I am a student studying Mathematics with no prior knowledge of Physics whatsoever except for very simple equations. I would like to ask, due to my experience with Mathematics:

Is there a set of axioms to which it adheres? In Mathematics, we have given sets of axioms, and we build up equations from these sets.

How does one come up with seemingly simple equations that describe physical processes in nature? I mean, it's not like you can see an apple falling and intuitively come up with an equation for motion… Is there something to build up hypotheses from, and how are they proven, if the only way of verifying the truth is to do it experimentally? Is Physics rigorous?

Answer 1

No, physics is not rigorous in the sense of mathematics. There are standards of rigor for experiments, but that is a different kind of thing entirely. That is not to say that physicists just wave their hands in their arguments [only sometimes ;) ], but rather that it does not come even close to a formal axiomatized foundation like in mathematics.

Here's an excerpt from R.Feynman's lecture The Relation of Mathematics and Physics, available on youtube, which is also present in his book, Character of Physical Law (Ch. 2):

There are two kinds of ways of looking at mathematics, which for the purposes of this lecture, I will call the the Babylonian tradition and the Greek tradition. In Babylonian schools in mathematics, the student would learn something by doing a large number of examples until he caught on to the general rule. Also, a large amount of geometry was known... and some degree of argument was available to go from one thing to another. ... But Euclid discovered that there was a way in which all the theorems of geometry could be ordered from a set of axioms that were particularly simple... The Babylonian attitude... is that you have to know all the various theorems and many of the connections in between, but you never really realized that it could all come up from a bunch of axioms... [E]ven in mathematics, you can start in different places. ... The mathematical tradition of today is to start with some particular ones which are chosen by some kind of convention to be axioms and then to build up the structure from there. ... The method of starting from axioms is not efficient in obtaining the theorems. ... In physics we need the Babylonian methods, and not the Euclidean or Greek method.

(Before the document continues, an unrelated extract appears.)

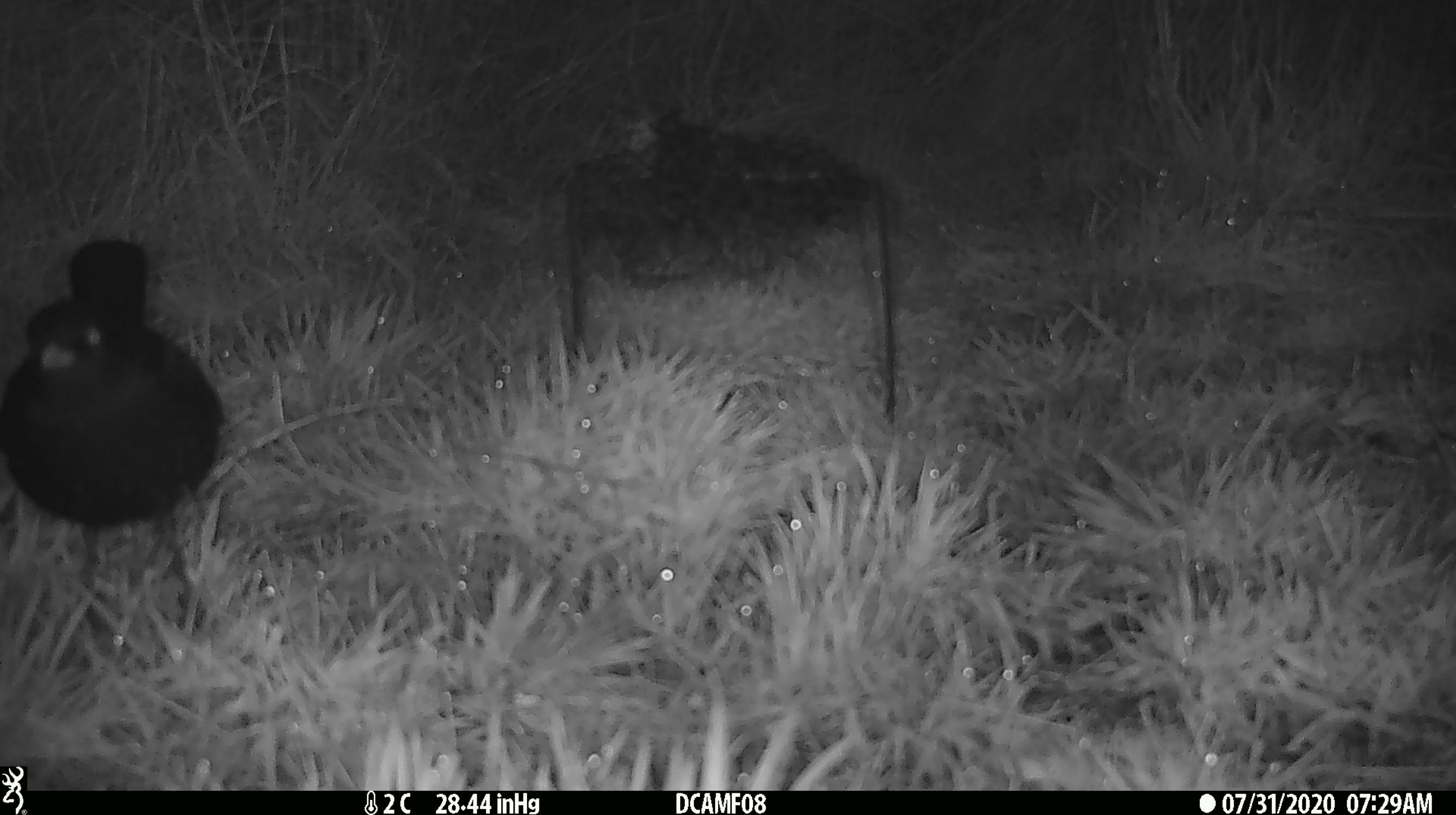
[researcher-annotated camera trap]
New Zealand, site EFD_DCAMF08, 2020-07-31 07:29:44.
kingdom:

The rest of the lecture is also interesting and I recommend it. He goes on (with an example of deriving conservation of angular momentum from Newton's law of gravitation and having it generalized):

We can deduce (often) from one part of physics, like the law of gravitation, a principle which turns out to be much more valid than the derivation. This doesn't happen in mathematics, that the theorems come out in places where they're not supposed to be.